10 July 2019
Diagnostic criteria for fibromyalgia have been subject to debate and controversy for many years. The preliminary diagnostic criteria introduced in 2010 and 2011 have been criticized for different reasons, including questionable diagnostic specificity and a lack of an etiopathogenetic foundation. The “ABC indicators” presented in this study reflect a further development of the 2011 criteria and refer to (A) algesia, (B) bilateral, axial-symmetric pain distribution, and (C) chronic distress.
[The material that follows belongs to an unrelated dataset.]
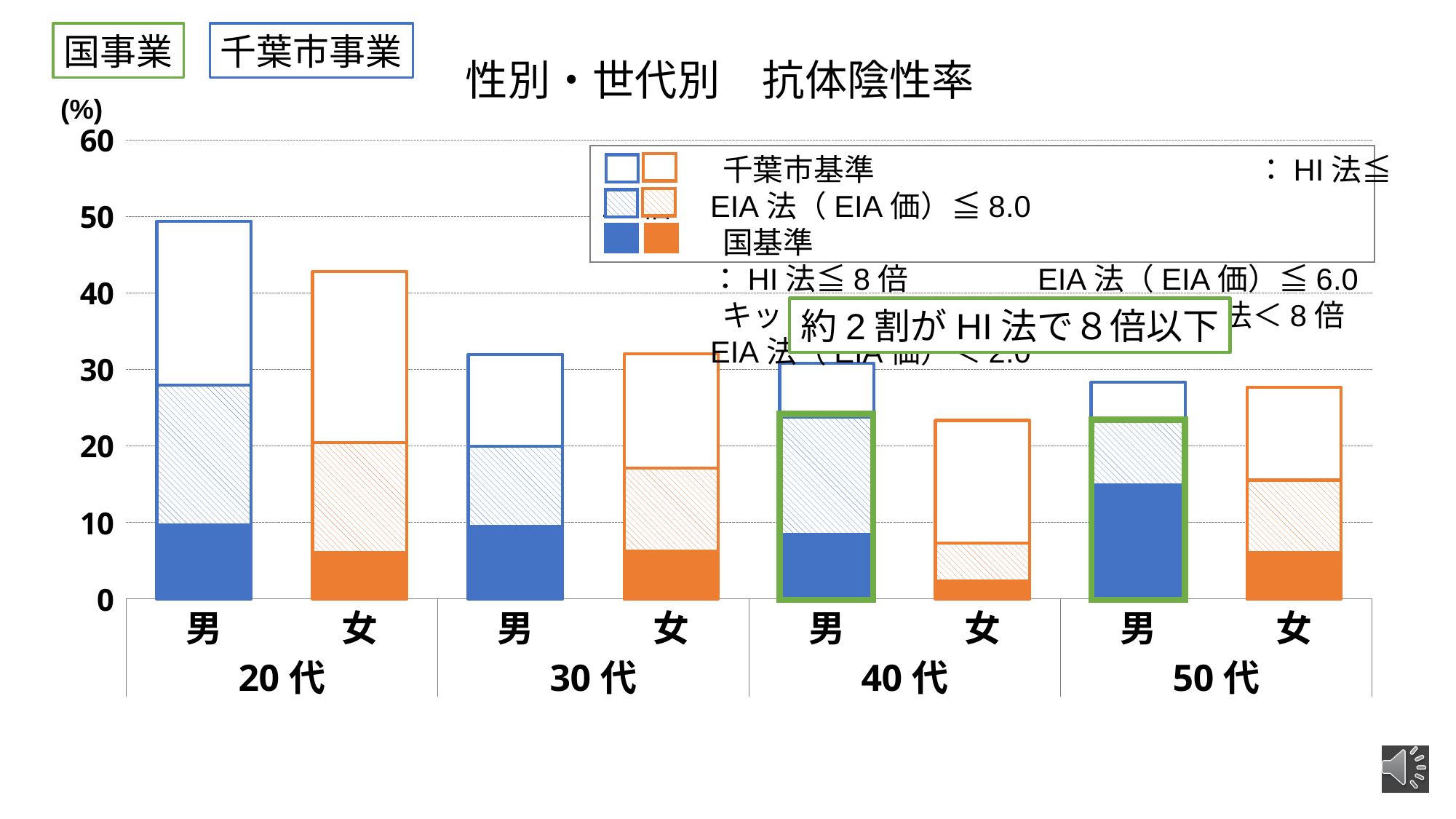
Is the total value for 40代 女 greater or less than 30? less What kind of chart is shown on the slide? stacked bar chart Which has the larger total value, 40代 男 or 40代 女? 40代 男 Which bar has the highest total value in the chart? 20代 男 Which has the larger total value, 20代 男 or 20代 女? 20代 男 Which bar has the lowest total value in the chart? 40代 女 What is the title of the chart? 性別・世代別 抗体陰性率 How many bars are plotted in the chart? 8 What unit is shown on the y axis of the chart? % Is the total value for 20代 男 greater or less than 40? greater Is the total value for 50代 男 greater or less than 30? less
We compared the diagnostic performance of the ABC indicators with that of the 2011 criteria by analyzing the data of 409 inpatients with chronic functional pain divided into two subgroups of pain patients: Those with whole-body pain and those with pain not involving the whole body. Under the premise that FM phenotypically represents a whole-body pain disorder, sensitivity, specificity, correct classification and diagnostic odds ratios were calculated.
The 2011 criteria demonstrated a specificity of 68.1%, a sensitivity of 75.5%, a correct classification of 71.0% and a diagnostic odds ratio of 6.56 (CI: 4.17–10.31). The ABC indicators achieved a specificity of 88.3%, a sensitivity of 62.3%, a correct classification of 78.6%, and a diagnostic odds ratio of 12.47 (CI: 7.30–21.28).